● Reading text
════════

Why We Shouldn’t Reject Rejection Sampling
Rejection Sampling is a slightly different method for solving problem 2, i.e. approximating $\int f(x) p(x) dx$. All the assumptions from importance sampling still persist but we also require knowledge of some constant $c$ such that for all $x$ over the support of $q$, we have:
\[c \widetilde{q\hspace{0.15em}}(x) > \widetilde{p\hspace{0.1em}}(x)\]This essentially produces a probabilistic bounding box around $\widetilde{p\hspace{0.1em}}$. From here, we sample a point $x \sim q$ and then a point $u \sim Uniform[0, c\widetilde{q\hspace{0.15em}}(x)]$. Then, we compare $u$ with $\widetilde{p\hspace{0.1em}}(x)$, if $u > \widetilde{p\hspace{0.1em}}(x)$, then we reject that sample, otherwise we accept it.

════════

● Supplied entries
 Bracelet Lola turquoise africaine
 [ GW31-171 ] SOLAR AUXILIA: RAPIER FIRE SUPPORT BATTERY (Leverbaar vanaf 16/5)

════════

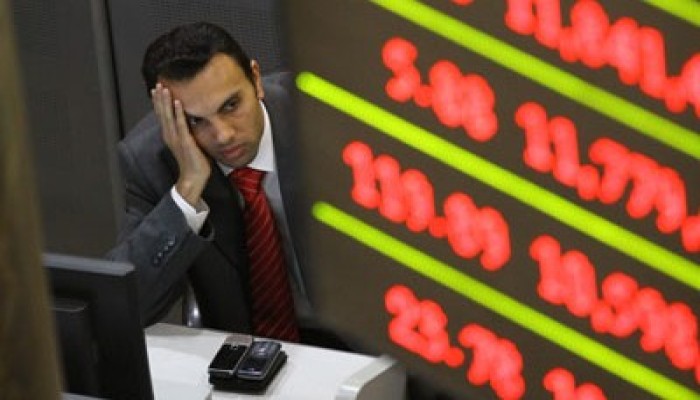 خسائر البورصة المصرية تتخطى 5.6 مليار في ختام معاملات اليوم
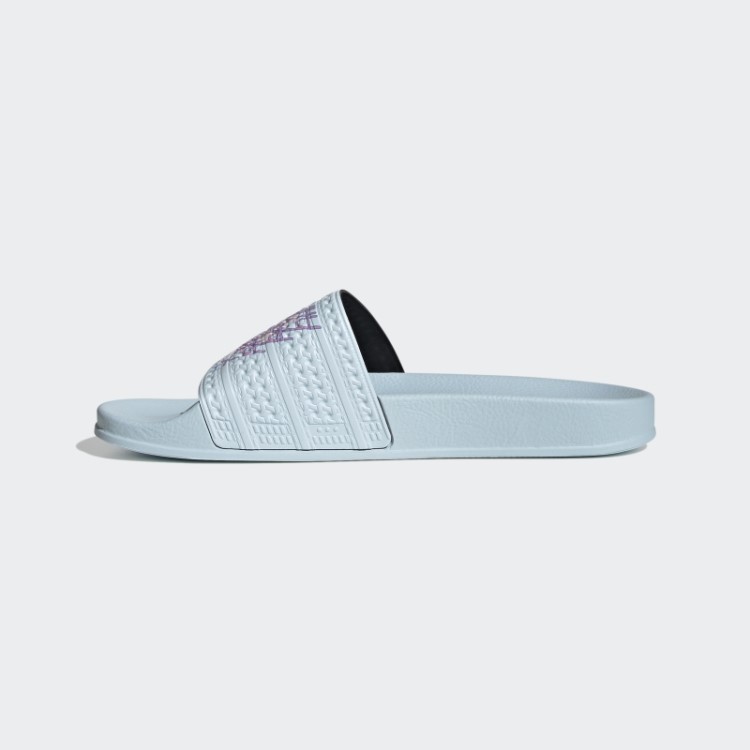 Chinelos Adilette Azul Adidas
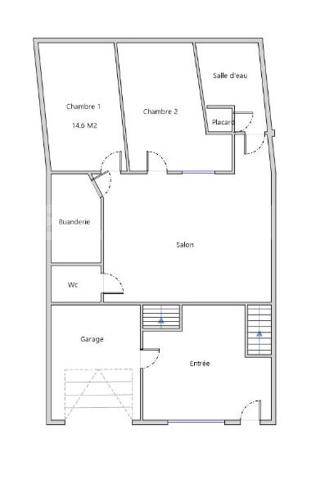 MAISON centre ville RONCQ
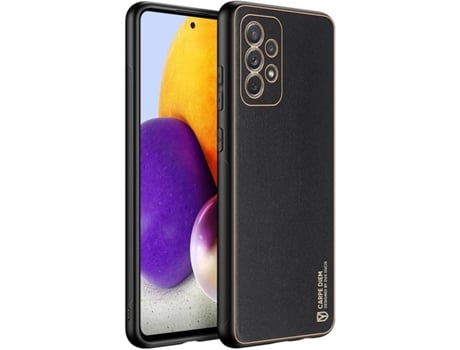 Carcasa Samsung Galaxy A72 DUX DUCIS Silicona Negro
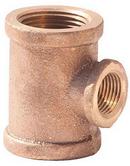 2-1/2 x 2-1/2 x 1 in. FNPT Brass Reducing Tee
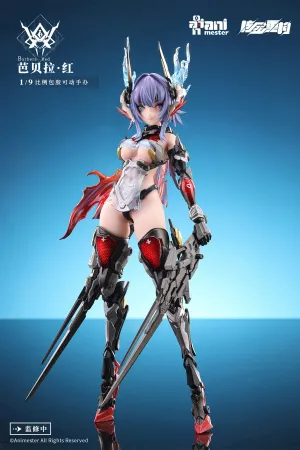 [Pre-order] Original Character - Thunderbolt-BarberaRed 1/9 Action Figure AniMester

════════

● What to do
Reproduce the stretch of the rejection sampling text above from "Why We Shouldn’t" through "we accept it.", unchanged.

● Output below
Why We Shouldn’t Reject Rejection Sampling
Rejection Sampling is a slightly different method for solving problem 2, i.e. approximating $\int f(x) p(x) dx$. All the assumptions from importance sampling still persist but we also require knowledge of some constant $c$ such that for all $x$ over the support of $q$, we have:
\[c \widetilde{q\hspace{0.15em}}(x) > \widetilde{p\hspace{0.1em}}(x)\]This essentially produces a probabilistic bounding box around $\widetilde{p\hspace{0.1em}}$. From here, we sample a point $x \sim q$ and then a point $u \sim Uniform[0, c\widetilde{q\hspace{0.15em}}(x)]$. Then, we compare $u$ with $\widetilde{p\hspace{0.1em}}(x)$, if $u > \widetilde{p\hspace{0.1em}}(x)$, then we reject that sample, otherwise we accept it.